While the movie as a movie is just...well...a movie. I have to say after studying up on "Michael" the man himself, it seems to be a pretty honest interpretation of who he is and what he went through. I find it fascinating that people are hating on the actors about being a part of this. It's a movie and it doesn't really promote an agenda one way or the other. It is simply a story about a homosexual man that found God and made the personal decision to walk away from the lifestyle and embrace another. I am curious to see what the LGBT community would have thought about a movie with the opposite plot, a Christian man that walks away from his faith to embrace a homosexual lifestyle. Wouldn't it be "equally" terrible to have someone deny who they "really are" to embrace an opposing lifestyle? It's a decent watch with some good performances by Franco and Quinto (AND PEOPLE REALLY NEED TO GET OFF HIS CASE ABOUT HIM TAKING THIS PART IN THIS FILM). It's like saying that Ian McDirmaid played Emperor Palpatine so he must believe in genocide! Stop being nuts people.
*** This review may contain spoilers ***
Not a Franco fan at all, but I did want to see this first feature
effort from Justin Kelly. Kelly is also credited as co-screen writer. I
admit, I am impressed with his direction and with the screenplay.
All too often gay cinema and movies in general really, suffer from weak stories and crumbling screenplays. Terrible dialog and a habit of relying on sex type scenes to prop them up. This is not the case here at all.

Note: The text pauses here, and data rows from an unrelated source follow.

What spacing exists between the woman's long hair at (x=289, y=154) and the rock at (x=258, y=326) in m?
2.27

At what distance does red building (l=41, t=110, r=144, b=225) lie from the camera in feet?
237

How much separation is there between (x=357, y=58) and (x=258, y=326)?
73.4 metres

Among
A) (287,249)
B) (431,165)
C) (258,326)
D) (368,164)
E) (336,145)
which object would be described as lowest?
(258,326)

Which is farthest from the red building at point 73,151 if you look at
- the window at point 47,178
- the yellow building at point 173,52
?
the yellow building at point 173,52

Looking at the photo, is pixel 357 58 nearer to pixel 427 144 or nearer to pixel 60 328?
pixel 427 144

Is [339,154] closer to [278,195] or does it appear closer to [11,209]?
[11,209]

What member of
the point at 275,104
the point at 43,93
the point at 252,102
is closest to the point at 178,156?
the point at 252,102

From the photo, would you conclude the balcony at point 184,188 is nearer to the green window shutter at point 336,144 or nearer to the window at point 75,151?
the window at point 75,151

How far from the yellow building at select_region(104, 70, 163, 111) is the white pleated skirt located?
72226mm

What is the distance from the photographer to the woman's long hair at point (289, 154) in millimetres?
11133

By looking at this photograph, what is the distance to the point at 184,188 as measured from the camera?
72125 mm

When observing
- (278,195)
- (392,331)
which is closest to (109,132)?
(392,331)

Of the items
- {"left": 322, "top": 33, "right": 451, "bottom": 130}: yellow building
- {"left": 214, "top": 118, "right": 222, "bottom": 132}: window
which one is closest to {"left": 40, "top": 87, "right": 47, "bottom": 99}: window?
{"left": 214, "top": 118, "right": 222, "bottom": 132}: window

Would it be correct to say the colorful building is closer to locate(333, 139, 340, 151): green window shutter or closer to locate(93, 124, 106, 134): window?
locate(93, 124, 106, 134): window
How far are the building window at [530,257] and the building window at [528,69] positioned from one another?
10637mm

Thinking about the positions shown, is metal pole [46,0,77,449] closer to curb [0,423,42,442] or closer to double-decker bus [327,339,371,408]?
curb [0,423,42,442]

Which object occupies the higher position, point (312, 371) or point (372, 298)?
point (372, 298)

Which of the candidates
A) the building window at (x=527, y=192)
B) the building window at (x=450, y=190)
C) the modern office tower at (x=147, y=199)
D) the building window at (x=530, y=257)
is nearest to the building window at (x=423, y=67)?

The subject is Michael Glatze, magazine editor and gay rights advocate who finds his epiphany in religion. He renounces his "lifestyle" and decides he is simply a straight guy with a "homosexual problem." No spoilers from me (even though I checked the box to be safe). Zach Quinto (Jon Groff's former lover) plays Glatze's boyfriend. Charlie Carver is the twink love interest (what else?). Emma Roberts does a fine turn as Glatze's wife. And then there's James Franco.
Couldn't they find anyone else for this role? Seriously, he has played these mentally challenged types so many times I can't hardly stand to watch any more. There must be someone--some other actor--that Van Sant and/or Kelly could have turned to. He really is over used and becoming tiresome to watch.
Oh yes, there's some skin. There's a 3-way between Franco, Quinto and Carver that the PR crew is hyping the hell out of. It's not all that steamy. When they start interviewing the actors repeatedly about a single sex scene, you know they are in trouble. About all you will see is some manicured man butt and who hasn't seen this about a thousand times already? Still, they are looking for wider distribution. If you get the chance, I suggest you see it. Even though it means enduring one of Franco's typical, retread jobs as an actor.